Que não apenas mantêm o desemprego como medida, mas reconhece que é mais interessante o ocioso que se submete a processos de trabalho desregulamentados, sem direitos e em condições favoráveis apenas a acumulação de riqueza do capitalista. Alguns intelectuais tem apontado que essa desumanização do trabalho chega a níveis terríveis se tornando um tipo de servidão moderna. 

E o que isso tem haver com a segurança pública? Tudo. Já expliquei o longo caminho do atual projeto neoliberal, fase desse capitalismo global, e os efeitos sobre todos, todas e todes que não pertencem a elite. Posso resumir: Estado fraco, retirada de direitos sociais e trabalhistas, enfraquecimento do acesso a cultura e a educação universais, desemprego, ociosidade programada, crime organizado presente na vida política e pública...e caímos nessa roda que gera gerações de jovens periféricos e suas famílias assistencializadas pelo crime organizado, privatização dos serviços de segurança pública, tornando as prisões em negócio que precisa ser alimentado por (mais) presos, onde os lideres dessas organizações cada vez mais próximos e parte integrante de grupos políticos neoliberais que como Bolsonaro, Trump e Milei defendem essa lógica liberalizante, onde o coletivo desaparece e o individuo faz uma luta contra os seus iguais. Investir em segurança pública hoje representa uma estupidez sem lógica, um oportunismo eleitoral e uma canalhice política contra a própria população.

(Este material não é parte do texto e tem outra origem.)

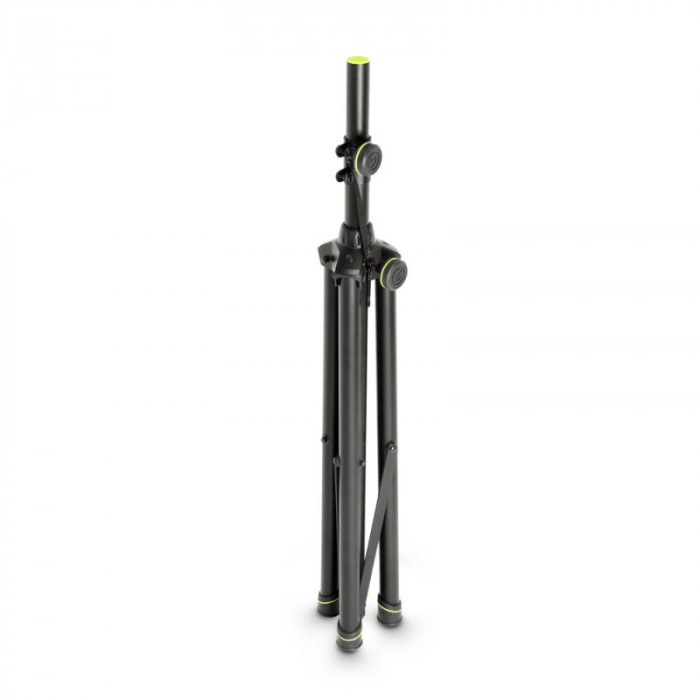 Hlavní obrázek Stojany pro reproboxy GRAVITY SS 5211 B SET1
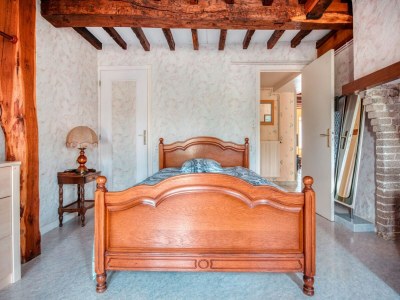 Holiday house Cottage in Nouart Countryside - Features photo 20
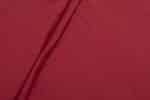 Authentic HandLoom Flowy Soft Cotton Fabric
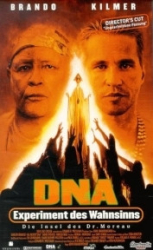 : DNA - Experiment des Wahnsinns 1996 German 800p AC3 microHD x264 - RAIST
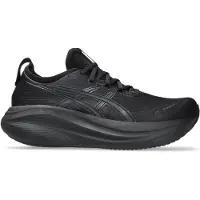 Asics Herren Laufschuhe GEL-NIMBUS 27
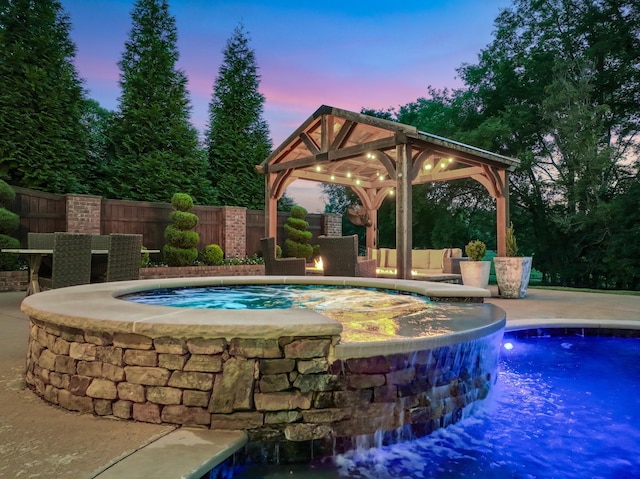 569 Pond Apple Rd, Clarksville, TN 37043 - photo 80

Se todos gostam de histórias de superação individual, deveriam observar que histórias de superação coletiva traz mais resultados do que depositar no individuo a resposta aos seus problemas estruturais. 

De experiências públicas a populares, como as "Cozinhas solidárias" do MTST ao investimento pesado que países como China e Coreia do Sul fizeram na educação pública, a recuperação de uma área degrada como fez Sebastião Salgado ou a criação do Parque da Augusta em São Paulo, o certo é que o que pertence ao Estado é e deve ser do conjunto da sociedade e seus recursos e planos devem servir para esse interesse comum. O que fará o crime organizado numa sociedade com pleno emprego e inclusão dos jovens em sistemas de cultura, educação e apoio com recursos, com redução da população carcerária com a descriminilização das drogas, regulamentadas como psicotrópicos, com controle estatal e de saúde pública, gerando empregos legalizados, pagando impostos, ou com comunidades revitalizadas pelos direitos de cidadania e não o medo entre o crime e a polícia. Há outro caminho. Mas temos que ser mais firmes e ousados em buscar construi-lo.

nota: e tema última, o presidente da Confederação Nacional da INDÚSTRIA considerando o agronegócio parte do "importante" crescimento econômico e ainda associando ao "salto" na industria, só expressa que as comodites viraram o meio dos capitalistas em enriquecer de forma preguiçosa e empurrando a sociedade brasileira cada vez mais para o abismo. Pare e reflita!